• Action item
Work out how many lines in these entries include the string "States", and give only that figure.
---------- Material for the task
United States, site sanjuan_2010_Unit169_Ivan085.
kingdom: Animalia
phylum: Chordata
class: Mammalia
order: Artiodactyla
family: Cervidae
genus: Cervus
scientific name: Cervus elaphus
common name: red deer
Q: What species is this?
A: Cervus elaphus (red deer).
--------------------
---------- Material for the task
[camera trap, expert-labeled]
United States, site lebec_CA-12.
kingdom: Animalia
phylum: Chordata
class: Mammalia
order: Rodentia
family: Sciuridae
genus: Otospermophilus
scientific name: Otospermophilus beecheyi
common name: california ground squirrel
--------------------
---------- Material for the task
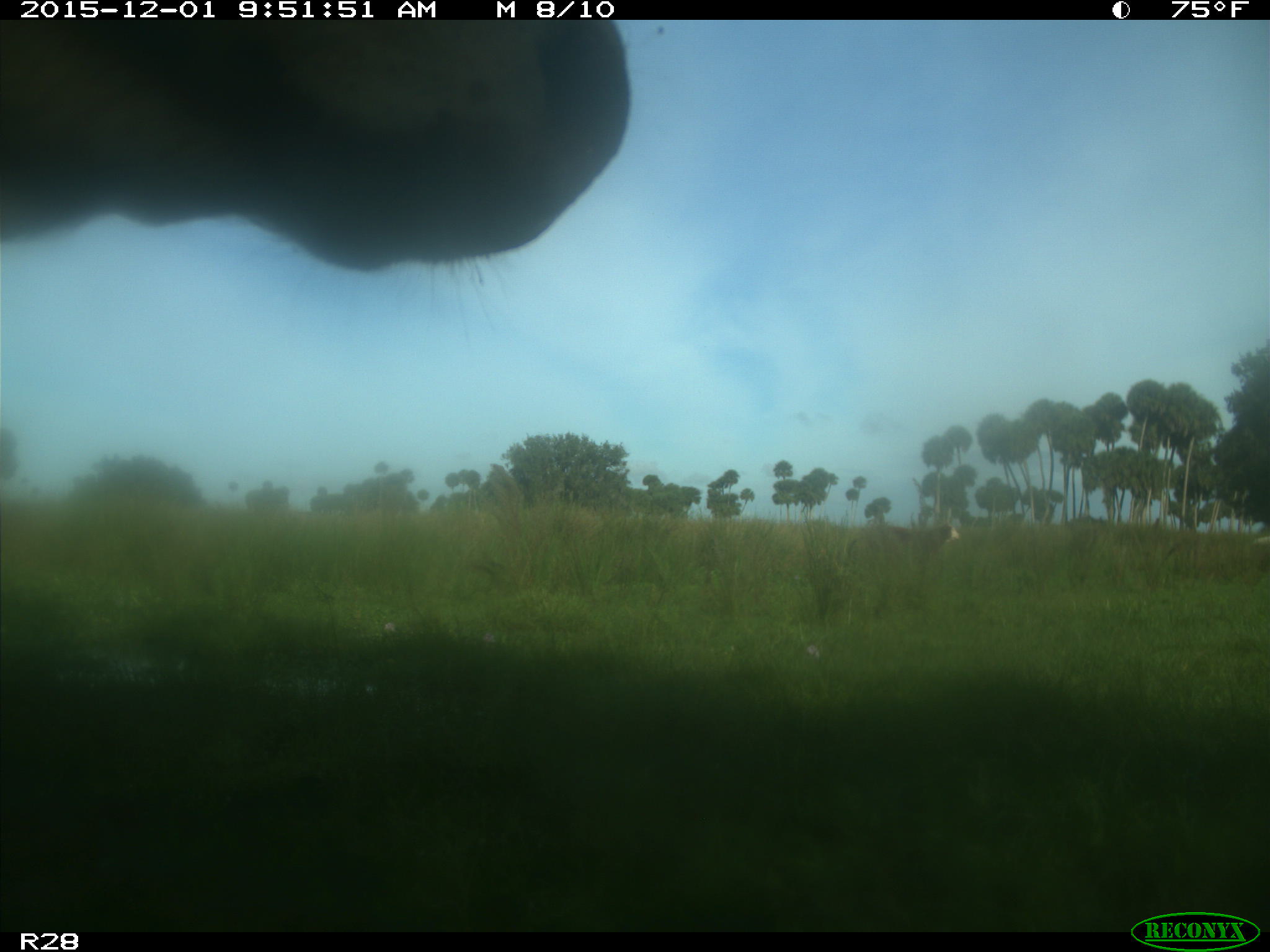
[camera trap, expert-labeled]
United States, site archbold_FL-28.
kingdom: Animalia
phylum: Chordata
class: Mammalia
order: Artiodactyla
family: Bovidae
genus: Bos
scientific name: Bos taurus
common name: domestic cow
--------------------
• Expected answer
3